Kur’ân-ı Kerîm’in on sekiz âyetinde geçen ganî ismi, iki yerde herhangi bir terkip oluşturmadan tek başına (ganiyy-i mutlak) kullanılmıştır. Bunların birinde, Allah’a ortak koşanların O’nun evlât edin­diğini ileri sürdükleri belirtilmekte ve Al­lah’ın bundan müstağni olduğu, kâinat­ta bulunan her şeyin onun mülkiyet ve tasarrufu altında bulunduğu ifade edil­mektedir(Yûnus 10/68). Diğer âyette ise Allah yolunda harcama yapma duru­munda olanlardan bazılarının cimrilik gösterdiği, fakat bu tür bir davranıştan doğacak zararın eninde sonunda kendi­lerine döneceği bildirilmekte ve şöyle denilmektedir: “Allah -her şeyden müs­tağni olan- zengindir, siz ise -ihtiyaçtan kurtulamayan- fakirlersiniz”(Muhammed 47/38). Ganî, belli bir ilgi alanına bağlı olarak kullanıldığı üç âyetin ikisinde(Âl-i İmrân 3/97; Zümer 39/7), kendisine küfür ve inkâr şeklinde yönelecek bir fi­ilden Allah’ın asla zarar görmeyeceği, di­ğerinde de(Ankebût 29/6) manevî yü­celik ve ruhî yetkinliğe ulaşma yolunda gösterilecek çabaların iyi sonuçlarının sahibine ait olacağı, çünkü âlemlerden müstağni olan Allah’ın yücelik ve yet­kinliğin en üstün derecelerine ezelden beri sahip bulunduğu dile getirilmekte­dir. Ganî ismi on âyette “övülmeye lâyık” anlamındaki “hamîd”, bir âyette “acele İle ve kızgınlıkla muamele etmeyen” an­lamındaki “halîm”, bir âyette de “fazilet türlerinin hepsine sahip” mânasındaki “kerîm” ismiyle birlikte kullanılmakta­dır. Bu kullanımlarda ganî, insanların iyi veya kötü davranışlarının zât-ı ilâhiyye-ye herhangi bir yarar veya zarar verme­yeceğini, göklerde ve yerde olan her şe­yin O’nun kudret ve tasarrufunun altnda bulunduğunu ifade etmekte, hamîd, ha­lîm ve kerîm isimleri de bu muhtevayı pe­kiştirme, destekleme ve dengeleme fonk­siyonunu yerine getirmektedir. Muhyid-din İbnü’l-Arabî, ganî İsminin hiçbir şey için İllet ve sebep teşkil etmediğini, yani herhangi bir taalluk alanının bulunmadı­ğını söylemektedir. “Senin rabbin her şeyden müstağnidir ve rahmet sahibidir”(Enâm 6/133) mea­lindeki âyet ise Allah’a mahsus gınanın cimri insanlardaki gibi zâtına münhasır kalmayıp kâinata taştığını belirtmekte­dir. Nitekim çeşitli âyet ve hadislerde ayrıca Allah’ın zengin kılma (iğnâ) sıfatı işlenmektedir. Hz. Peygamber’in, “Allahım! Hak mâbud sensin, sen­den başka tanrı yoktur. Ganiyy-i mutlak sensin, biz ise sana muhtacız, bize yağ­mur gönder…” cümleleriyle başlayan yağmur duası, ilâhî gınanın yaratıklar için rahmet kaynağı oluşturduğunu ifade etmektedir.

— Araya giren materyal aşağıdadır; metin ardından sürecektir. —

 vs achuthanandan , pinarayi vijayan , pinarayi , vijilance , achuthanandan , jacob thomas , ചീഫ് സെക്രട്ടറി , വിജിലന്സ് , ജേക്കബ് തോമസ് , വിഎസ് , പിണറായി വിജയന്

Abdülkâhir el-Bağdâdî, âlimlerin ganî isminin zâtı sıfatlardan olduğu husu­sunda İttifak ettiklerini söyler. Bu isim her türlü acz, eksiklik ve İhtiyacı zât-ı ilâhiyyeden nef­yettiği için selbî isim ve sıfatlardan ka­bul edilmiştir. Ganî ayrıca bakî, melik, mâlikü’1-mülk, kadir, muktedir ve metin isimleriyle anlam yakınlığı İçinde bulu­nur.